- Task instructions -
Format the items below as a Markdown table with a Row column for each item's number and a Text column for its line, skipping any blank lines. Leave the pictures out of the table.

- Record extracts -
· · ·

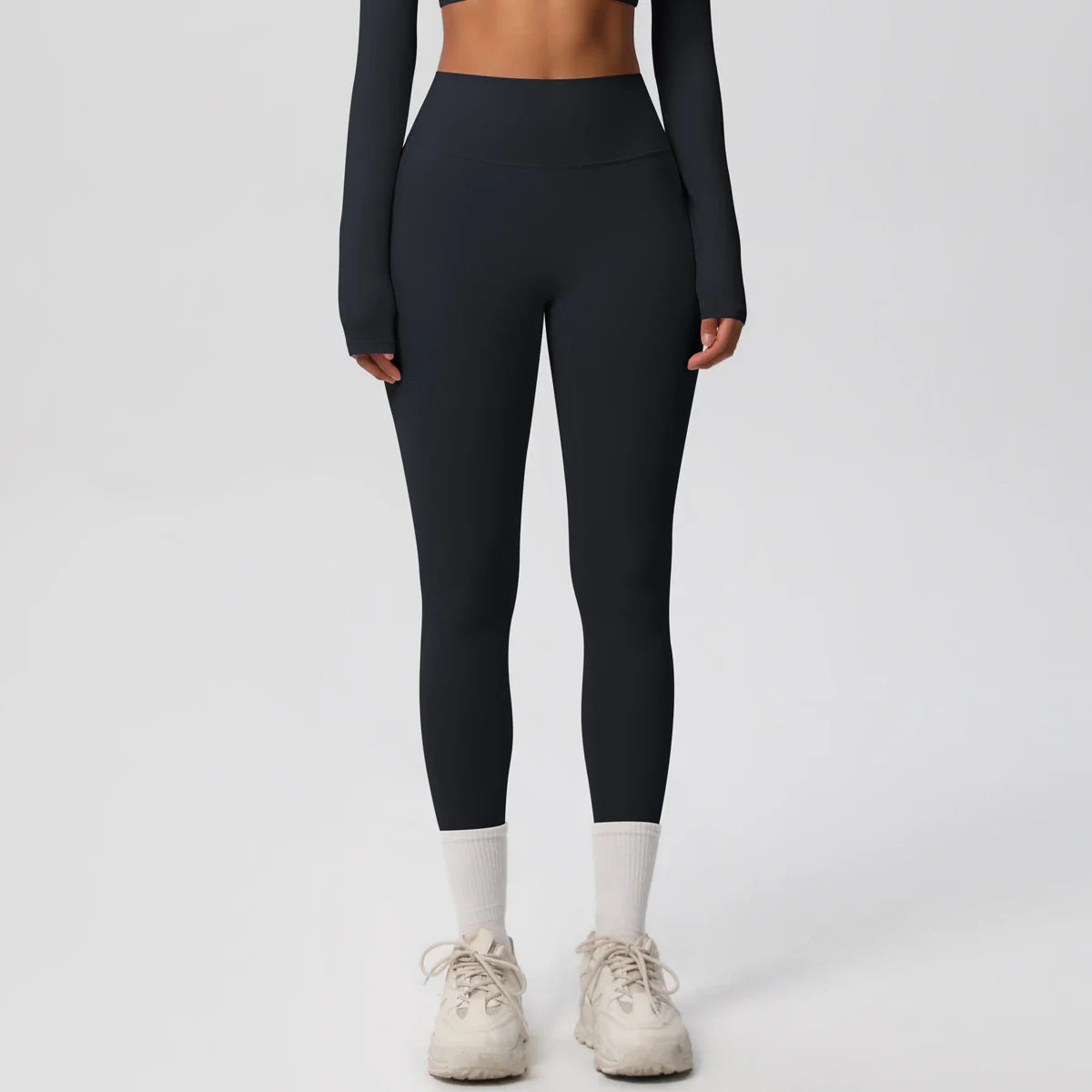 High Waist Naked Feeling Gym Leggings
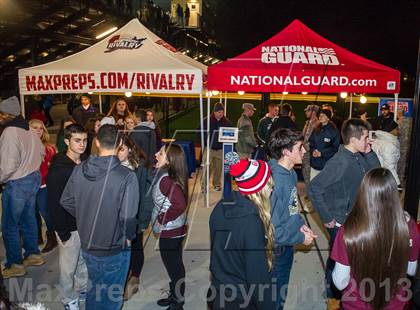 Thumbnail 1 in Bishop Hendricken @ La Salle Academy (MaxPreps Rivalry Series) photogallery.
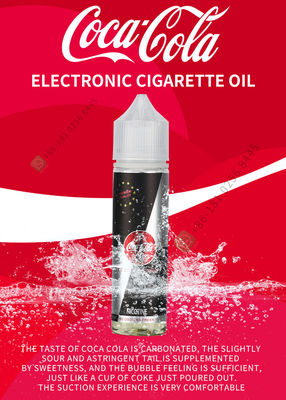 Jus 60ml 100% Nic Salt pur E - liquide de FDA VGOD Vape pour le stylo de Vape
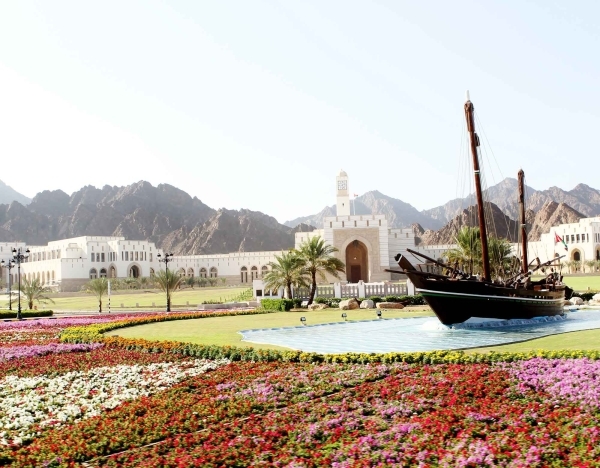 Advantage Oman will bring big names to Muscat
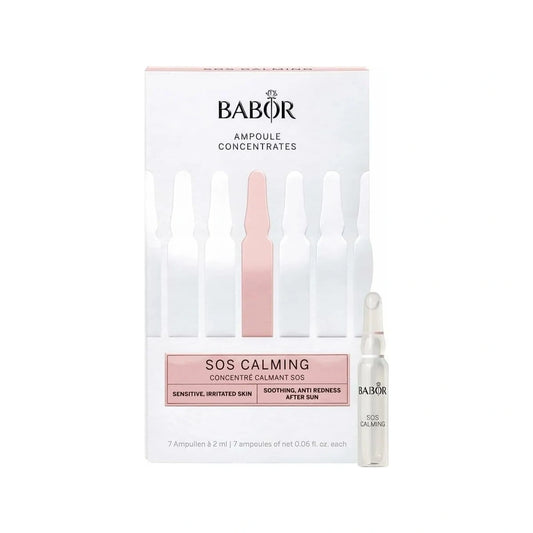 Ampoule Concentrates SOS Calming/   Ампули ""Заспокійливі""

· · ·

- Answer below -
| Row | Text |
|---|---|
| 1 |  High Waist Naked Feeling Gym Leggings |
| 2 |  Thumbnail 1 in Bishop Hendricken @ La Salle Academy (MaxPreps Rivalry Series) photogallery. |
| 3 |  Jus 60ml 100% Nic Salt pur E - liquide de FDA VGOD Vape pour le stylo de Vape |
| 4 |  Advantage Oman will bring big names to Muscat |
| 5 |  Ampoule Concentrates SOS Calming/   Ампули ""Заспокійливі"" |